Introduzione (Teaser)

Software developers often have limited expertise in the area of hardware and system architecture design. A novel tool is bridging the gap between desired functionality and hardware implementation.

Descrizione progetto (Article)

Electronic system-level (ESL) design is an innovative semiconductor development and verification methodology that has great potential to aid software developers with automatic design of hardware modules from the high-level representation of a task. However, the language tools required to communicate among the various layers of abstraction are largely lacking resulting in increased time to market.
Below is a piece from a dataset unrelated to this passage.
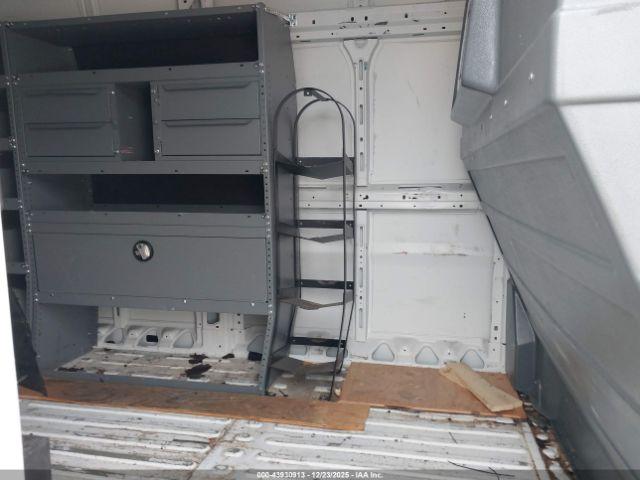 Ram Promaster High Roof 159 Wb Image 6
Scientists sought to exploit stream and data parallelism processing paradigms enabling an application to be seen as multiple individual computational units (kernels) without explicitly managing communication among those units. EU funding of the project 'Automatic hardware generation using the stream programming paradigm' (ESL_STR) enabled them to achieve their goal. The case study was application to a field programmable gate array (FPGA), a semiconductor device that can be 'programmed' by the user (in the field) after manufacturing, rewiring the integrated circuit on the chip itself to produce the desired functionality.

Researchers produced a computer-aided design (CAD) tool to generate the co-processor design for an FPGA. The tool employs Open Computing Language (OpenCL), an industry standard programming environment to write programmes for heterogeneous computing architectures (those with more than one processor) consisting of the host or central processor unit (CPU) and the device or graphics processing unit (GPU). ESL_STR's version, called silicon OpenCL or SOpenCL, maps the parallelism (multiple processors) of an application onto a reconfigurable FPGA. A high-level compiler (HLC) partitions an OpenCL application's kernels across the CPU, GPU and the FPGA itself. A low-level compiler (LLC) processes the kernels selected to run on the FPGA platforms, generating an equivalent hardware design that fulfils performance requirements.

The ESL_STR tool opens the door to code portability across different multi-processor platforms, including both fixed and reconfigurable architectures. Such capability promises to make novel technologies such as FPGAs major players in the high-performance computing game.